54, days 1–5 after infection). In comparison, the rate of detection of NS1 antigen was 22% for secondary infection and 23% for primary infection (Fisher’s exact test for NS1, p = 0.97 and, mean secondary IgG index = 3.8, mean primary IgG index = 2.1) at ≥11 days after onset of disease. Anti-DENV IgG antibodies levels at 1–5 days after
onset of disease did not appear to inhibit NS1 Ag detection. The results, however, suggest that rise in levels of antibodies may be in part responsible for the lower NS1 detection rates (IgM-NS1 Pearson correlation, r = −0.62, IgG-NS1 Pearson correlation, r = −0.45). Thus, the association between rising levels of IgG, including factors such as IgG in antigenemia clearance and immune complex formation, with lower assay Angiogenesis inhibitor sensitivity needs to be further clarified. The differences between the detection rates in primary and secondary infection for each serotype were not statistically significant (primary and secondary DENV-1, chi-squared, p = 0.07, p = 0.24, p = 0.71, and p = 0.66
for DENV-2, DENV-3, and DENV-4, respectively). The utility of the NS1 antigen ELISA was assessed using limited amounts of serum samples: 5 and 0.5 μL (Table 5). Of 53 confirmed positive samples, 50 (94%) serum samples were positive by NS1 antigen ELISA using 5 μL of sample. When serum samples with a Biorad NS1 index value ≥10 were analyzed, NS1 antigen detection rates were 100% (37/37) using CP-868596 purchase 5 μL of samples and 94% (31/33) with 0.5 μL (Table 5). When serum samples with a NS1 index value <10 were analyzed, detection rates were 81% (13/16) with 5 μL and 0% (0/10) with 0.5 μL. The differences between the NS1 antigen detection rates using 5 μL (1:10 dilution) of sample and undiluted samples were not statistically significant (Fisher's exact test, p = 0.24).
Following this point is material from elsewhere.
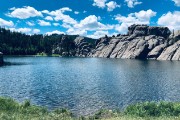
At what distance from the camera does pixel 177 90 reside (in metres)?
74.5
In contrast, the differences were significant when 0.5 μL (1:100 dilution) was used (Fisher's exact test, p < 0.01, Table 5). Widespread DENV transmission associated with international travel and urbanization continues to pose a global
threat. As such, in addition to the current DENV diagnostic tools available, there is a tremendous need for reliable and dependable diagnostic tools that are relatively selleck chemical easy to use and that do not require highly skilled personnel or costly equipment. The dengue NS1 antigen ELISA is reported to be a promising tool for early dengue diagnosis. While other investigators have reported the utility of various commercially available NS1 kits as a diagnostic tool for DENV infection,[14, 20-30] it is essential that their performance and utility be evaluated before their use becomes prevalent in different health sectors. To determine the utility of the DENV NS1 assay for laboratory diagnosis of DENV infection of international travelers, we used serum samples from those who returned to Japan from various dengue endemic regions including Asia, Central and South America, Pacific Islands, and Africa.